TASK OBJECTIVE — Copy the lines of the data word for word, starting at the line containing "How far apart are" and ending at the line containing "10127 millimetres".
──────── EXERCISE DATA ────────
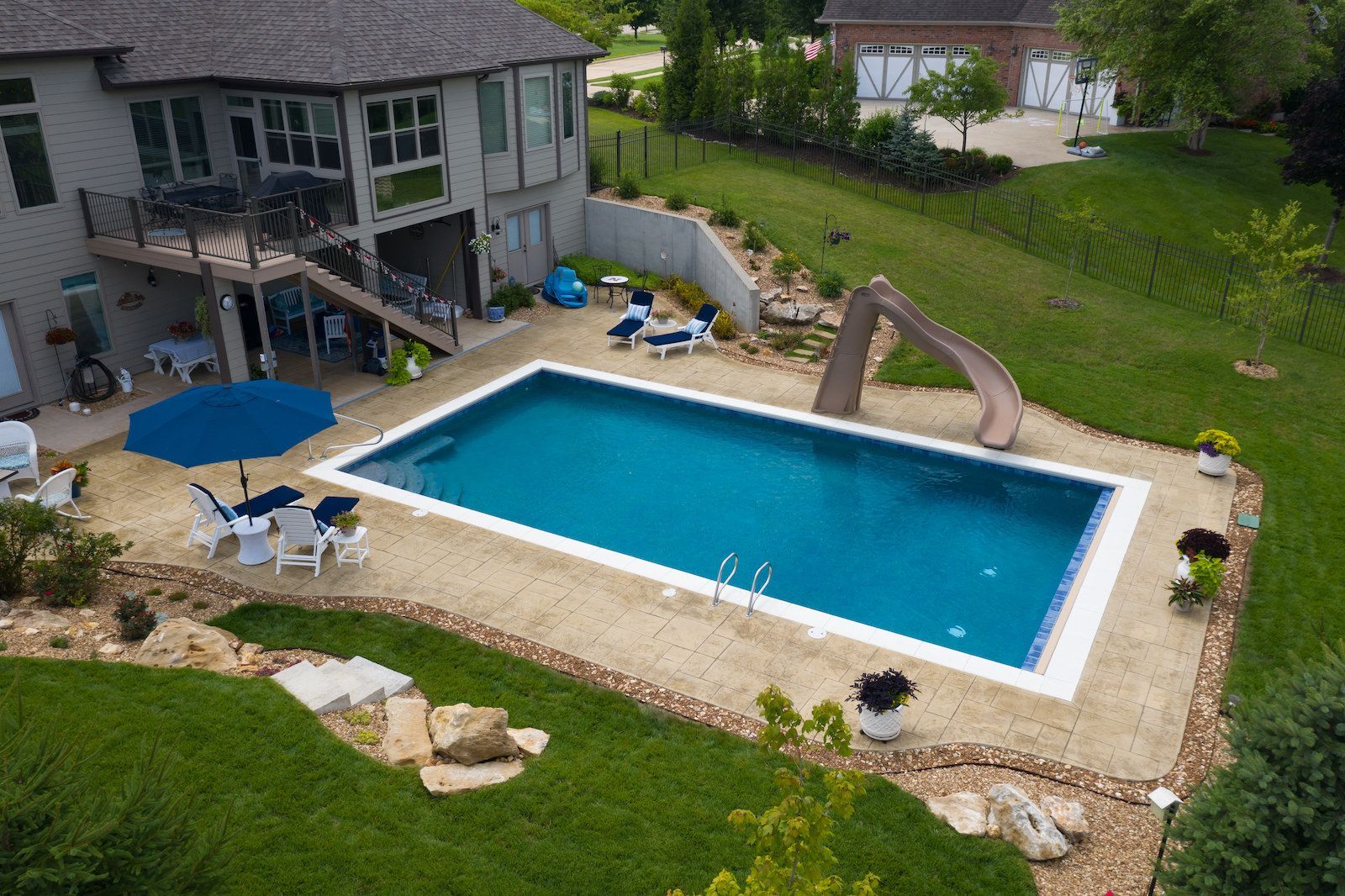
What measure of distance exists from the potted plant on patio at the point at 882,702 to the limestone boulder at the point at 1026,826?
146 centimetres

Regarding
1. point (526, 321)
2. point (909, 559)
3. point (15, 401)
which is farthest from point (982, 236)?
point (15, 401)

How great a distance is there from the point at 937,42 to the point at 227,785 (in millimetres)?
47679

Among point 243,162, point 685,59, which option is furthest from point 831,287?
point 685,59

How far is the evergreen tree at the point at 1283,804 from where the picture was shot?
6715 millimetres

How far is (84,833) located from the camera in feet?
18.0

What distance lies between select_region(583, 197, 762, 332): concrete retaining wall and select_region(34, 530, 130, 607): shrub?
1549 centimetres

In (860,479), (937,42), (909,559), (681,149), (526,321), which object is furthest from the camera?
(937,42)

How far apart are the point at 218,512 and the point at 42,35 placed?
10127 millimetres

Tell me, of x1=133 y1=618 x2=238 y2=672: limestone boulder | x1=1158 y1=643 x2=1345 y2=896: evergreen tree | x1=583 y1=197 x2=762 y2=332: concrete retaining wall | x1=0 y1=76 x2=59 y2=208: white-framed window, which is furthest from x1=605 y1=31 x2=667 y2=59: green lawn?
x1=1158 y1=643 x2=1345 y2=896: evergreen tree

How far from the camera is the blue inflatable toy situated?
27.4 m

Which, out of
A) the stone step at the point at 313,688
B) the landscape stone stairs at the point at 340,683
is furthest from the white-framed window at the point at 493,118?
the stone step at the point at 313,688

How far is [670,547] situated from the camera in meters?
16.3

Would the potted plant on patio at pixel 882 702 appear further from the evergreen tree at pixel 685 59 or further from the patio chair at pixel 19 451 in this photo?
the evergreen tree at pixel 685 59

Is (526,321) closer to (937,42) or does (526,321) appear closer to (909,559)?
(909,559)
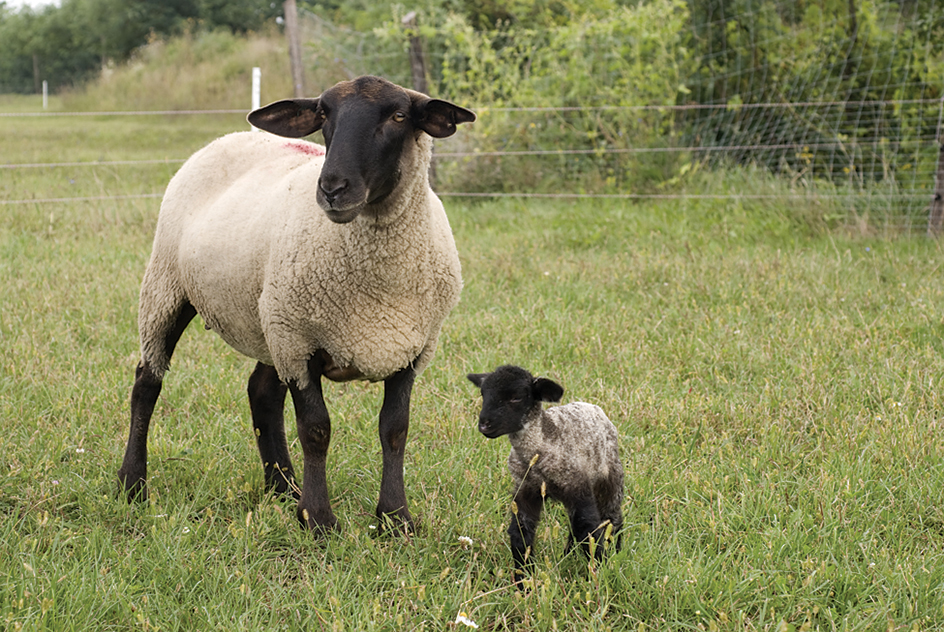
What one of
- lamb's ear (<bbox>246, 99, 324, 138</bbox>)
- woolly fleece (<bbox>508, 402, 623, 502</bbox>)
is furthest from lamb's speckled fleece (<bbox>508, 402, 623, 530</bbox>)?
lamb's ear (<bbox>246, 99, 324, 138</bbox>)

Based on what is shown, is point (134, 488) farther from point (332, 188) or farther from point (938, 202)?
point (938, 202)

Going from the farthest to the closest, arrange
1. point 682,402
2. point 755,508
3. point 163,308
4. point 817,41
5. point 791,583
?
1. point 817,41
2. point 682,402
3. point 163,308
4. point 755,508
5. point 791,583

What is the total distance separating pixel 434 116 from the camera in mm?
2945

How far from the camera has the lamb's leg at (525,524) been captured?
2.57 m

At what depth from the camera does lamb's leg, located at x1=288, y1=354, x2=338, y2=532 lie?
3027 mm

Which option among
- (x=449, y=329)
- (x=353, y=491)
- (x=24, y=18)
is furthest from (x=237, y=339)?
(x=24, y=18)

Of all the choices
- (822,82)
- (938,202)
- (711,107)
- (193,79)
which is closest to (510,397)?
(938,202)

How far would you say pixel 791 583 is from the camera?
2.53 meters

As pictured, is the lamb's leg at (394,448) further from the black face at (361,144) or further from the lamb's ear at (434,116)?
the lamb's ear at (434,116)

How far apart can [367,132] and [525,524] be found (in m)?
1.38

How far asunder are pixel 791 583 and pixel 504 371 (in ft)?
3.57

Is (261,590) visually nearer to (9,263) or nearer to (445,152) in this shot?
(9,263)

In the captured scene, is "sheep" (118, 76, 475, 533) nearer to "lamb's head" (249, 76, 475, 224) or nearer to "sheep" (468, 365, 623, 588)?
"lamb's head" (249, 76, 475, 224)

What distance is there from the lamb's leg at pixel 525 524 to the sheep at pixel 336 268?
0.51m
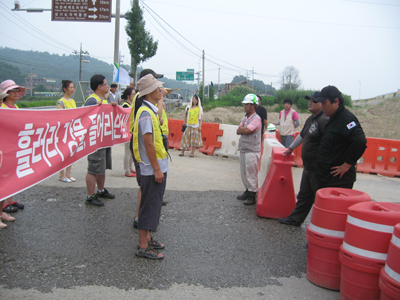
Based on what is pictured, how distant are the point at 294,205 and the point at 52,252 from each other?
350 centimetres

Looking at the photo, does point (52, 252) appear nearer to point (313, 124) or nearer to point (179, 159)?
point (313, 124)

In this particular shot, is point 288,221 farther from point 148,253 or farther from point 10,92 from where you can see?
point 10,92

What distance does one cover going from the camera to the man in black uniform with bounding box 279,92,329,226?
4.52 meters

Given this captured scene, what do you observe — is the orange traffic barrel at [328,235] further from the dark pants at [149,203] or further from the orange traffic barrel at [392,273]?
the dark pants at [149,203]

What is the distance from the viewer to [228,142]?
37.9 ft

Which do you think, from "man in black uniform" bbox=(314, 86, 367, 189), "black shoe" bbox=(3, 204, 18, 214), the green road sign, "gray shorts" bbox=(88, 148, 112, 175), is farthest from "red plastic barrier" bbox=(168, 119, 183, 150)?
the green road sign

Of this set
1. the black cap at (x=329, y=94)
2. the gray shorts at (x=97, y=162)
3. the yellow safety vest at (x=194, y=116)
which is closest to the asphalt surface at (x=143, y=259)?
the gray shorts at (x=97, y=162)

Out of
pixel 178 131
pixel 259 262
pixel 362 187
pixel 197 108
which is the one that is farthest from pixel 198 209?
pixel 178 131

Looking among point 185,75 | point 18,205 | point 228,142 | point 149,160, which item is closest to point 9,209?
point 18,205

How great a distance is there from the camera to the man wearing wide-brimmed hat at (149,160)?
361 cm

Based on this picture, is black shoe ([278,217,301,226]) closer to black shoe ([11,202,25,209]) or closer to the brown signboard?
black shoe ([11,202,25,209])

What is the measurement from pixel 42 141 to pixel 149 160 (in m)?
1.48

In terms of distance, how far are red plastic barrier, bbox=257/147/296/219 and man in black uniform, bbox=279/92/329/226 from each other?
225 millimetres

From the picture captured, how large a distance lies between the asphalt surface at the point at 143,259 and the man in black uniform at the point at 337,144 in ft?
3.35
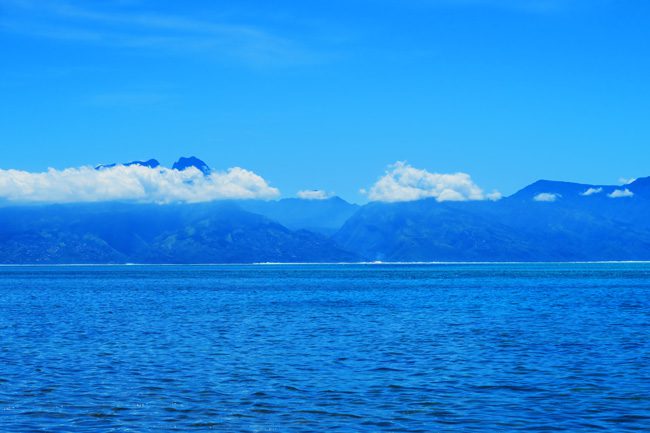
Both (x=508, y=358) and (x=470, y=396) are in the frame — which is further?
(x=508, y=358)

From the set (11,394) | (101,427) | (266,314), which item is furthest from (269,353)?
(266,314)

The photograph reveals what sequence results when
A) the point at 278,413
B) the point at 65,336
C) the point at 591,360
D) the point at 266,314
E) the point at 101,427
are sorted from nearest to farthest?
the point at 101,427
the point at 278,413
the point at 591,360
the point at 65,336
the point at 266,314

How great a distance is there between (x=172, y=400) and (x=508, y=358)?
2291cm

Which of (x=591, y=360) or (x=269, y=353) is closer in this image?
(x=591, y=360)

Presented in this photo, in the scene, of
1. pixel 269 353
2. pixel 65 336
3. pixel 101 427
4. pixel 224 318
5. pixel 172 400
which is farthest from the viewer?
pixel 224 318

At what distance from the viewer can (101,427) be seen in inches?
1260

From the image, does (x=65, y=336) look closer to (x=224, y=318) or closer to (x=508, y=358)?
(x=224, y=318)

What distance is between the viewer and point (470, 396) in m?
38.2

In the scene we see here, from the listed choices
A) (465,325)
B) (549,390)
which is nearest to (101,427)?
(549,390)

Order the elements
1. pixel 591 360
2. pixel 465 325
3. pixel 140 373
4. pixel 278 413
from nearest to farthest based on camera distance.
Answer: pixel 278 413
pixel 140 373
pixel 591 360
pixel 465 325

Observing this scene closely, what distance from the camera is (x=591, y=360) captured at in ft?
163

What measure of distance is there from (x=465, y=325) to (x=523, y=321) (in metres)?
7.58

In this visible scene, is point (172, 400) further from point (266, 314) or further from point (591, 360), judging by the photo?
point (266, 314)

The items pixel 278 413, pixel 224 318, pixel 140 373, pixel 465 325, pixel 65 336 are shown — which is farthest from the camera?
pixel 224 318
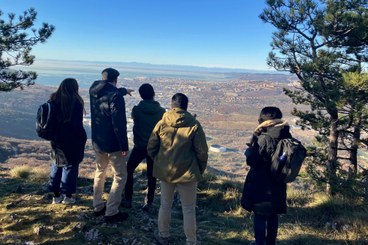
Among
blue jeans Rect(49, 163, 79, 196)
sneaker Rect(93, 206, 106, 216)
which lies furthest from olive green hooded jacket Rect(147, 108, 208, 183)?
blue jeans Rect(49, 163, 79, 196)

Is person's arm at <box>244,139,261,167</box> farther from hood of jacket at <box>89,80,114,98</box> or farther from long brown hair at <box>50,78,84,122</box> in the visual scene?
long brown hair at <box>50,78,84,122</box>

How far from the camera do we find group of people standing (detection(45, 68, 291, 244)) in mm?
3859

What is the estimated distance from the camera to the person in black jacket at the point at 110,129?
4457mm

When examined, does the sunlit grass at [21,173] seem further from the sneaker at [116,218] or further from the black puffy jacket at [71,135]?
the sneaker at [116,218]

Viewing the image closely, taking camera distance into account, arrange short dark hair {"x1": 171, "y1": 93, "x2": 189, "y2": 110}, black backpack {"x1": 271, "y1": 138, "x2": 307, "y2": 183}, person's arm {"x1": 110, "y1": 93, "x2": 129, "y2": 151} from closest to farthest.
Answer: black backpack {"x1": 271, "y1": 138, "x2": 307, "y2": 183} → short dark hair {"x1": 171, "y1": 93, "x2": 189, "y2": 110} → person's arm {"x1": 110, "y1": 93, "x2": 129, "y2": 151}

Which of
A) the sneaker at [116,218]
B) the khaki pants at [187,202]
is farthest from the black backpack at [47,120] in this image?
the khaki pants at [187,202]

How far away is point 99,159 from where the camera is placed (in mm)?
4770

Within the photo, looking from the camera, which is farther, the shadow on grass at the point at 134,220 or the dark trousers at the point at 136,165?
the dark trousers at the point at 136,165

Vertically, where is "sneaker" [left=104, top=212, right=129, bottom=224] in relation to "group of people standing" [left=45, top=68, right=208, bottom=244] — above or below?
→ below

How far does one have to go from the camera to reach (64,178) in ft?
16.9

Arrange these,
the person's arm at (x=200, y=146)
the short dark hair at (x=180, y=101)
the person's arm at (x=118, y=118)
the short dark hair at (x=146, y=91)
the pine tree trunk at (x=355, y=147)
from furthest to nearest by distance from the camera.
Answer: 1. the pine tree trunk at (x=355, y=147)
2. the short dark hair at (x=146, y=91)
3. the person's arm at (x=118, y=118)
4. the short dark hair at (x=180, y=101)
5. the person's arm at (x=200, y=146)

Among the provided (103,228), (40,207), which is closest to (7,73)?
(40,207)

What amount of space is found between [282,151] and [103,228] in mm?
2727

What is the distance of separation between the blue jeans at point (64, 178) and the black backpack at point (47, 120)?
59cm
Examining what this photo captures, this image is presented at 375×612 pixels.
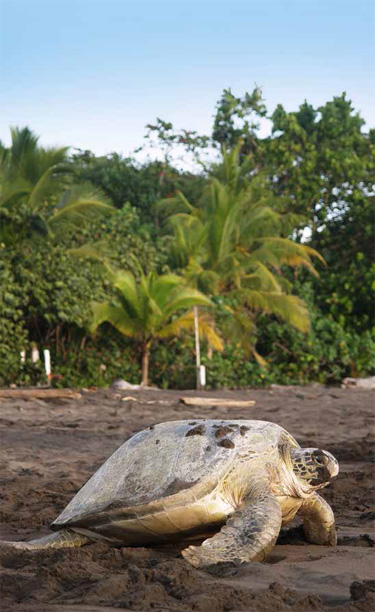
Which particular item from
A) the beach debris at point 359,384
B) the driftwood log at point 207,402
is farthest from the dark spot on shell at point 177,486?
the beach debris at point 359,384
────────
WRITTEN RESPONSE —
How far apart are the point at 218,512 and the point at 42,35 placed?
10127 millimetres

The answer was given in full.